▸ SOURCE EXCERPT
>> start
Why do you think we added the `sort_values(by="units_permit")` to the plot command above?

In [None]:
# Your thoughts here

In the map above we can better see areas where a lot of units have received building permits. But the map is still too busy. There are too many overlapping permit points and the cummulative number of permitted units is not obvious.

A common workflow is to aggregate point data to an area unit and then create a choropleth map. For example, if we had a geodataframe of city neighborhoods we could sum permitted units by neighborhood.

We don't have a neighborhood geodataframe but we do have census tract polygons to which we can aggregate the points and create a choropleth map. Moreover, by aggregating a permit variable by census tract we can also link that variable to the wealth of demographic, social and economic data!

Let's get started.

<a id="section4"></a>
## 3.4 Spatial join

Previously, we joined permits and parcels based on a shared attribute - APN - which is included in both datasets. This is called an `attribute join`.

- *What other datasets did we join by attribute?*

But what if our datasets do not have a shared attribute?

If two geodataframes have the same CRS we can do a **spatial join** to join attributes by shared location. 

We do this with the Geopandas [**sjoin**](https://geopandas.org/reference/geopandas.sjoin.html) function.

Before we begin make sure your two input geodataframes have the same CRS.

In [None]:
permit_parcel_point_gdf.crs == tracts_acs_gdf.crs

If they do not have the same CRS, transform one gdf to match the other.

In [None]:
print(permit_parcel_point_gdf.crs)
print(tracts_acs_gdf.crs)

In [None]:
# Transform ther permit points to match the CRS of the Census data (4269)
permit_parcel_point_gdf.to_crs(tracts_acs_gdf.crs, inplace=True)
permit_parcel_point_gdf.crs == tracts_acs_gdf.crs

In [None]:
# And for good measure...
print(permit_parcel_point_gdf.crs)
print(tracts_acs_gdf.crs)

Next, read the help documentation for `sjoin` and let's take a few minutes to discuss it.

In [None]:
# Take a look at the function documentation
help(gpd.sjoin)

Now, let's spatially join the permit data to the census data so that we can sum the number of permitted units in each census tract.  

In [None]:
# Spatially join permit data to census tract data
tracts_and_permits_gdf = gpd.sjoin(tracts_acs_gdf, permit_parcel_point_gdf)
>> end
▸ DATA SECTION
>> start
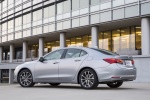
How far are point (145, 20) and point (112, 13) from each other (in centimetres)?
370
>> end
▸ EXERCISE REQUIREMENTS
Quote the spatial join tutorial word for word from "In the map above" to "units by neighborhood.".

▸ EXERCISE SOLUTION
In the map above we can better see areas where a lot of units have received building permits. But the map is still too busy. There are too many overlapping permit points and the cummulative number of permitted units is not obvious.

A common workflow is to aggregate point data to an area unit and then create a choropleth map. For example, if we had a geodataframe of city neighborhoods we could sum permitted units by neighborhood.